What are the future prospects for developing non-transgenic powdery mildew-resistant wheat varieties using MLO mutations?

The development of non-transgenic powdery mildew-resistant wheat varieties using MLO mutations shows considerable promise:

TILLING Approach Advantages: TILLING technology provides a non-transgenic approach to generating and selecting partial loss-of-function alleles of TaMlo, circumventing regulatory and public acceptance issues associated with transgenic crops . This makes the resulting varieties potentially more acceptable for commercial deployment worldwide.

Progress with Stacked Mutations: Researchers have already generated four independent wheat lines with non-conservative mutations in each of the three TaMlo homoeologues . Both homozygous triple mutant lines and some homozygous double mutant lines showed enhanced powdery mildew resistance without discernible pleiotropic phenotypes .

Incomplete but Useful Resistance: While the resistance observed in these lines is incomplete (compared to the near-immunity in barley mlo mutants), it represents a significant improvement over wild-type susceptibility.
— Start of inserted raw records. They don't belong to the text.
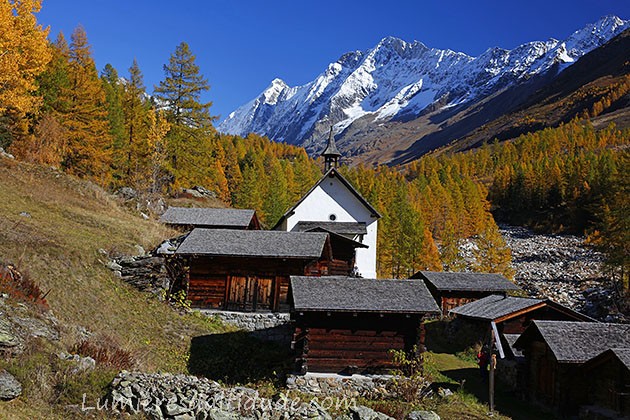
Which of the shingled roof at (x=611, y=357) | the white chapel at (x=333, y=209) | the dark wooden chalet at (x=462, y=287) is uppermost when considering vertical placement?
the white chapel at (x=333, y=209)

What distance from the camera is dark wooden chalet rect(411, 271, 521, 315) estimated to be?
126 ft

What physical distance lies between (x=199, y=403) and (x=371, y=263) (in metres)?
29.4

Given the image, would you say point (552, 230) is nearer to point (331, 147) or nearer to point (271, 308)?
point (331, 147)

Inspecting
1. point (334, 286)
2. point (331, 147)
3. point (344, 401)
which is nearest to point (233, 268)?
point (334, 286)

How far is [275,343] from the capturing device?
2489 centimetres

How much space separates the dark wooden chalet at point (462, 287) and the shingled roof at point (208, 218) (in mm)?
16285

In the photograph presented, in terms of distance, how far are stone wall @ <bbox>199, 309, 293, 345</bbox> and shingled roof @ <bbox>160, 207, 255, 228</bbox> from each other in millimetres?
12503

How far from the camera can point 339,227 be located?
40938 mm

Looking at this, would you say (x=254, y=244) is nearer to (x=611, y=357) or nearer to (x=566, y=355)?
(x=566, y=355)

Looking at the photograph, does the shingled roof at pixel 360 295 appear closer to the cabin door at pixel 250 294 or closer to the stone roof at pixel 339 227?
the cabin door at pixel 250 294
This partial resistance may actually be advantageous in avoiding strong selection pressure on the pathogen that could lead to resistance breakdown.

Combining with Other Resistance Mechanisms: MLO-based resistance could be pyramided with other resistance genes or mechanisms to achieve more durable and potentially complete protection against powdery mildew.
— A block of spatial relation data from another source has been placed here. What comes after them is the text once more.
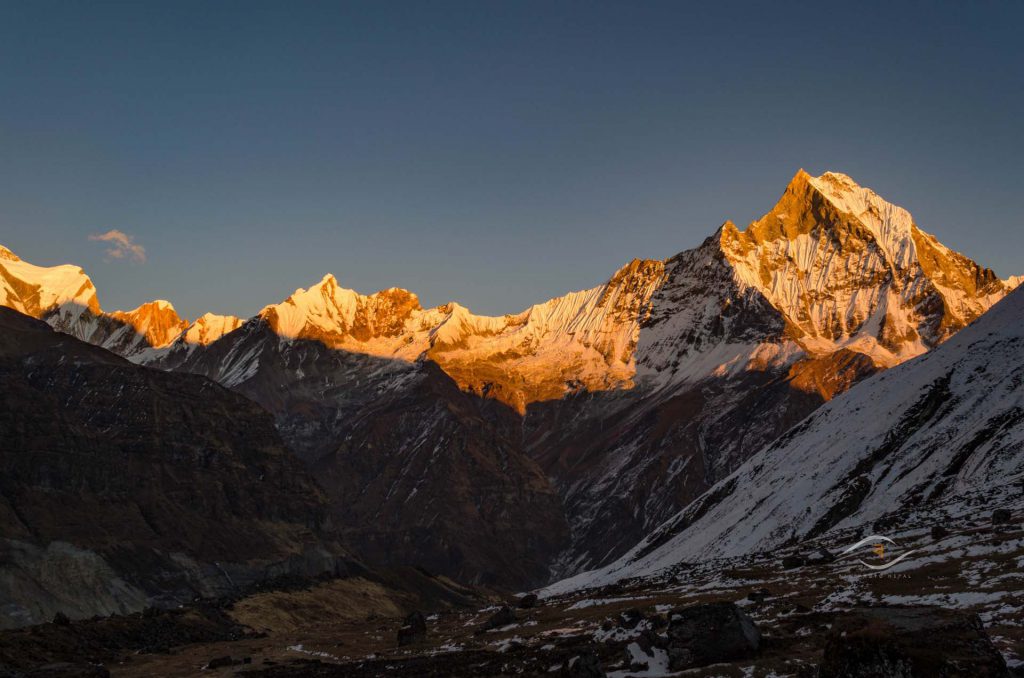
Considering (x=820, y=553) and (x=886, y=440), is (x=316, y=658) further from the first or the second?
(x=886, y=440)

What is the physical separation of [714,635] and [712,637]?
124mm

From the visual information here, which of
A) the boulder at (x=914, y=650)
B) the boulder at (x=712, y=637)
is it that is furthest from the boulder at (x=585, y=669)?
the boulder at (x=914, y=650)

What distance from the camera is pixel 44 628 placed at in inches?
3912

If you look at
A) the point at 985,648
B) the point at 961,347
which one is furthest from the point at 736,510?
the point at 985,648

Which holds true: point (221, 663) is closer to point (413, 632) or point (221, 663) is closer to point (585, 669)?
point (413, 632)

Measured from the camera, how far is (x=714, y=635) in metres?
41.9

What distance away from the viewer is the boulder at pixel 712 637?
4141cm

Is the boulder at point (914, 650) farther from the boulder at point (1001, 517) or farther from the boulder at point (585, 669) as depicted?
the boulder at point (1001, 517)

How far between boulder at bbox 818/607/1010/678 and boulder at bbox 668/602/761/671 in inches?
495

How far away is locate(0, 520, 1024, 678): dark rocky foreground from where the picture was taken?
28.6m

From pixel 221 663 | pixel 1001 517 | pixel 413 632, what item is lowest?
pixel 221 663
Future Research Directions: Further studies will likely focus on:

• Identifying optimal combinations of TaMlo mutations that maximize resistance while minimizing yield penalties

• Exploring MLO mutations in diverse wheat germplasm to assess genetic background effects

• Field testing under various environmental conditions to evaluate durability and stability of resistance

• Investigating the interaction of mlo-mediated resistance with other disease resistances

The non-transgenic wheat lines with enhanced powdery mildew resistance generated through TILLING represent "an important step towards the production of commercial non-transgenic, powdery mildew-resistant bread wheat varieties" , offering significant potential for sustainable disease management in this crucial global food crop.